By June 2022, over 80 central banks had raised interest rates. The problem is that this policy prescription might not be the right tool. This prescription might be valid in case inflation was caused by excess demand, that is, demand outstripping the potential of the economy. This requires cooling it down by suppressing consumption and investment. This is the basis of the inflation targeting model that guides the economic policy model of many central banks. Outside this, one has to ask if interest rate increases will lower the price of onions in the Philippines, which in reality is the result of an inefficient distribution system, and not of the fact that the demand for onions suddenly shot up. Moreover, increases in interest rates sooner or later end up affecting investment and slowing down the economy. Interest rate increases the cost of borrowing, which also sooner or later borrowing firms pass on to consumer prices, thus compounding the problem.

Developing countries have been the victims of decisions made by the central banks of advanced economies when these started increasing interest rates. It was difficult for the central banks of developing countries not to follow suit to presumably avoid massive capital outflows and currency depreciation. The Bangko Sentral ng Pilipinas (BSP) raised the policy interest rate seven times in 2022, from 2% in March to 5.5% in December, and two times in 2023, up to 6.25% currently. I celebrate the monetary board’s decision in May to pause rate hikes after careful consideration of the country’s recent economic performance.
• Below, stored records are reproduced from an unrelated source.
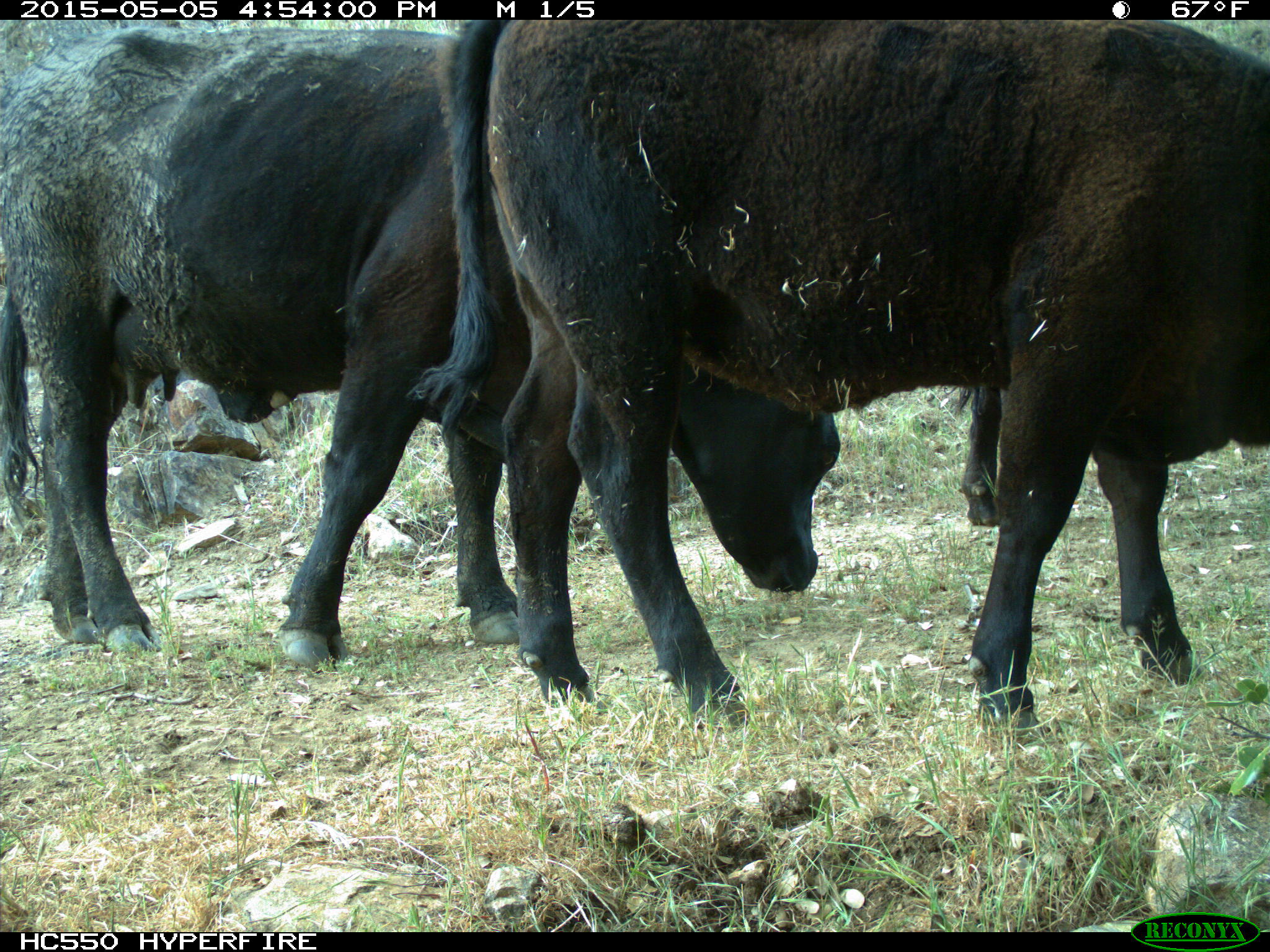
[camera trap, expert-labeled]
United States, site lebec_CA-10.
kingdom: Animalia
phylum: Chordata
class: Mammalia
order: Artiodactyla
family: Bovidae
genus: Bos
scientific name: Bos taurus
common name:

To tame inflation, the Philippine government ought to focus efforts on increasing productivity growth and addressing regulatory issues in the agricultural sector, particularly traders and middlemen who exhibit monopolistic behavior and increase their profit margins. This should have been combined with fiscal policy measures to support low-income families, and monitor how firms increase their markups. Although inflation has been slowing since March, the reversal of high markups by traders due to congressional pressure and the continued normalization of the agricultural market distribution system deserves more credit for the reduction in the inflation rate than the interest rate increases over the past year. This is evidenced by the significant drop in prices of food and non-alcoholic beverages.


Jesus Felipe is a distinguished professor of Economics and director of the Angelo King Institute, De La Salle University.